Gabriel realized that he was to blackmail the supplier.

“Now, let me tell you what he must do.”

FORTY-ONE

Standdown

They were in a semi-normal routine. After returning home, Det Four was supposed to be in a thirty-day stand down. Denke and Keating came up with a leave plan that would ensure that at least a full dive team, four men, was available at all times. When not on leave Det Four shortened their business days to half days.

Their mornings were filled with physical training and light maintenance. The afternoons were spent at home, devoted to getting back in touch with their families.

As always, Jazz began his workday by heading to the equipment room, coffee cup in hand, to see what the guys were up to.

When he stepped in Denke was on the phone. He looked concerned.

“Yes, sir. Yes, sir, I understand.”

Jazz looked at him quizzically.

“Ah, that is correct, sir. Yes, I will take care of it and report back to you, yessir. Thank you.”

Denke hung up the phone.

“Who was that, Senior?”

The man appeared to be at a loss for words.
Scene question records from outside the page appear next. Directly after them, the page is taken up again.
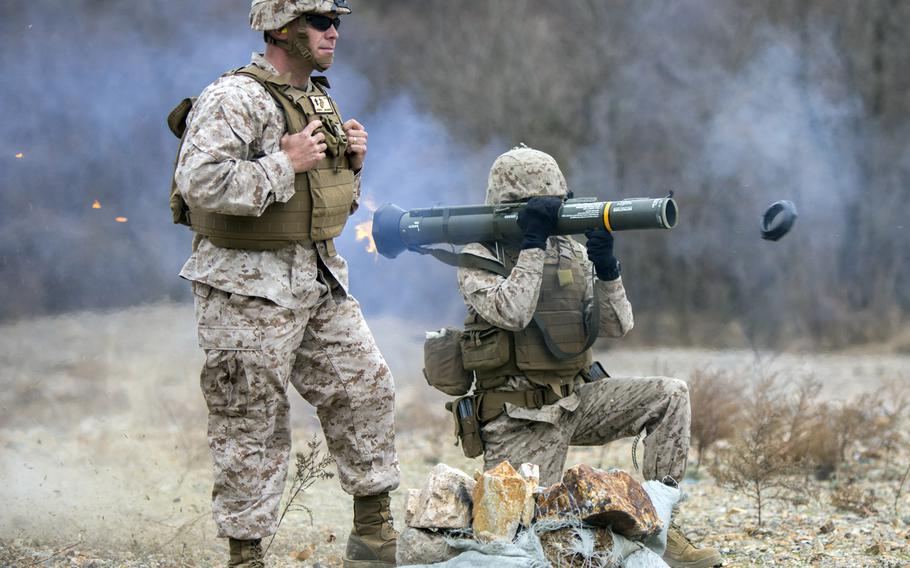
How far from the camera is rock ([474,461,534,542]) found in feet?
13.2

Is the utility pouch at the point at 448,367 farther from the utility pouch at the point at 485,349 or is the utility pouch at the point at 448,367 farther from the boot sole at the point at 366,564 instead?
the boot sole at the point at 366,564

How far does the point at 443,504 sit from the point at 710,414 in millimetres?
3872

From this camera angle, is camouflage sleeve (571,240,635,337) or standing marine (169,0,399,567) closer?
standing marine (169,0,399,567)

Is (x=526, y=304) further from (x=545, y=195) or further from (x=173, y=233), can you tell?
(x=173, y=233)

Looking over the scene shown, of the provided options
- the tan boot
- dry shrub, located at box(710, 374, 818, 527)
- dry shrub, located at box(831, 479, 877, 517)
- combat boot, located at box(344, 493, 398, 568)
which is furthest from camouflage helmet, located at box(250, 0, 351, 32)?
dry shrub, located at box(831, 479, 877, 517)

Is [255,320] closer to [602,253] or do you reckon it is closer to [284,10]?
[284,10]

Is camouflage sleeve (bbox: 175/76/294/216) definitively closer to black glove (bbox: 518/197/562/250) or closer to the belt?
black glove (bbox: 518/197/562/250)

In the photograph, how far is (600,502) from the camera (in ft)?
13.0

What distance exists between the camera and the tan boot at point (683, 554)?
4.68m

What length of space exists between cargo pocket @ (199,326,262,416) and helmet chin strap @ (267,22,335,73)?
1.02 meters

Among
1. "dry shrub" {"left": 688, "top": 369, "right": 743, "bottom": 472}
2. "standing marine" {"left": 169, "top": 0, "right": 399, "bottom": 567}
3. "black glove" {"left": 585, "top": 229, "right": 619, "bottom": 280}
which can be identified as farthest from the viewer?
"dry shrub" {"left": 688, "top": 369, "right": 743, "bottom": 472}

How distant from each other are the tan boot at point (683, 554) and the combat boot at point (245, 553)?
158 cm

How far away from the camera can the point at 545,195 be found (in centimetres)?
496

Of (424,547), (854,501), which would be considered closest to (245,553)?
(424,547)
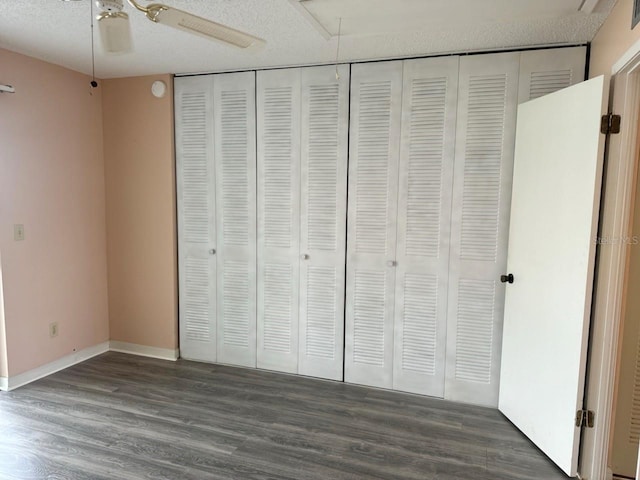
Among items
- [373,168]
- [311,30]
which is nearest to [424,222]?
[373,168]

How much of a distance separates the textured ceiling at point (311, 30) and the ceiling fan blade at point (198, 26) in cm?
61

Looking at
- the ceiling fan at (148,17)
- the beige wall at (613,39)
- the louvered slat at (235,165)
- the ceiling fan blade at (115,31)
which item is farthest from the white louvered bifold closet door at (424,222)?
the ceiling fan blade at (115,31)

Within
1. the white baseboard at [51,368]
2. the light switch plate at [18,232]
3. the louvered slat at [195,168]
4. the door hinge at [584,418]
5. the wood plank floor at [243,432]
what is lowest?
the wood plank floor at [243,432]

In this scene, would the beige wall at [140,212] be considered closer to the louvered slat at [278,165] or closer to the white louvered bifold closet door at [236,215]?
the white louvered bifold closet door at [236,215]

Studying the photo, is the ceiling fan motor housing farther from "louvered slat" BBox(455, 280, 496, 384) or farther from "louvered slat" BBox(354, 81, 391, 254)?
"louvered slat" BBox(455, 280, 496, 384)

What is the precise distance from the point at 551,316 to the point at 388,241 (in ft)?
3.80

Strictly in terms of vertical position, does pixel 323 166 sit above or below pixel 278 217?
above

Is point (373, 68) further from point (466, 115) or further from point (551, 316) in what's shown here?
point (551, 316)

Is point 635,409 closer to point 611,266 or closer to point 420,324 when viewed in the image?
point 611,266

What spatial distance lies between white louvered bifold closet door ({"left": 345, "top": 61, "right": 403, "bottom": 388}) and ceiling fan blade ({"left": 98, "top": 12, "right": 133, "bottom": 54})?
1.83m

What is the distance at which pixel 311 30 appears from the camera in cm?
243

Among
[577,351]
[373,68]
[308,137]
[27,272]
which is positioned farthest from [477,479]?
[27,272]

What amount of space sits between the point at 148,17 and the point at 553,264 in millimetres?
2295

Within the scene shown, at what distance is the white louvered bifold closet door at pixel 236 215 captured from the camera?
333 cm
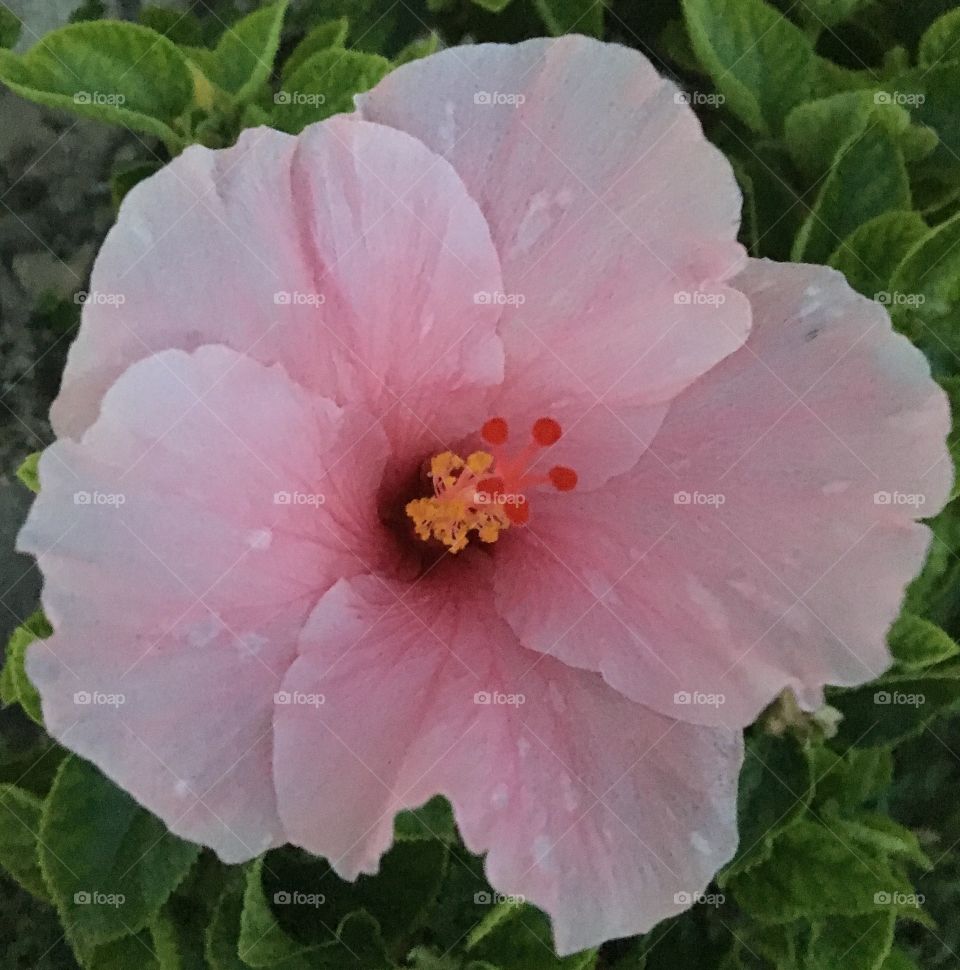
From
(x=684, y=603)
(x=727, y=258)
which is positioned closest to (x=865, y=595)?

“LT, let me explain it later.”

One of the traits of a successful naval officer is to be able to understand clearly when your chief is subtly saying, “Don’t ask me that question.”

“Roger that, Senior.”

Denke got up and left the room. Jazz thought it was odd, but knew that if he needed to know he would be told, and often the junior officer really did not want to know.

Twenty minutes later the OIC looked up from his computer to see Denke and an officer stepping into the office. Denke moved to the window and closed the shade.

On closer inspection, Jazz noticed a cross on the officer’s collar.

A chaplain?

The chaplain closed the door behind him.

“Welcome, Chaplain,” said Jazz. “Is something wrong?”

“Yes, sir,” said Denke. “It is about the call I got earlier.”

“What is it, Senior Chief?”

“It’s the admiral, sir, your father. He passed away this morning.”

* * *

True to form, the events surrounding the Admiral’s wake and funeral went flawlessly. James J. Jascinski Senior made arrangements with both a classmate and a lawyer, years before.

Eleanor was composed throughout. Showing overt emotion in public would have insulted her husband’s memory. She kept herself busy by directing the whole evolution as if it were a “Hail and Farewell” or CO’s garden party.

Jazz was only vaguely aware that his wife was present. The children all disappeared, undoubtedly holed up with a neighbor’s au pair.

In the last moments that anyone would gaze upon him, the Admiral appeared just as he did in life, stoic and cold. Jazz knelt next to the form of his father and tried unsuccessfully to pray silently.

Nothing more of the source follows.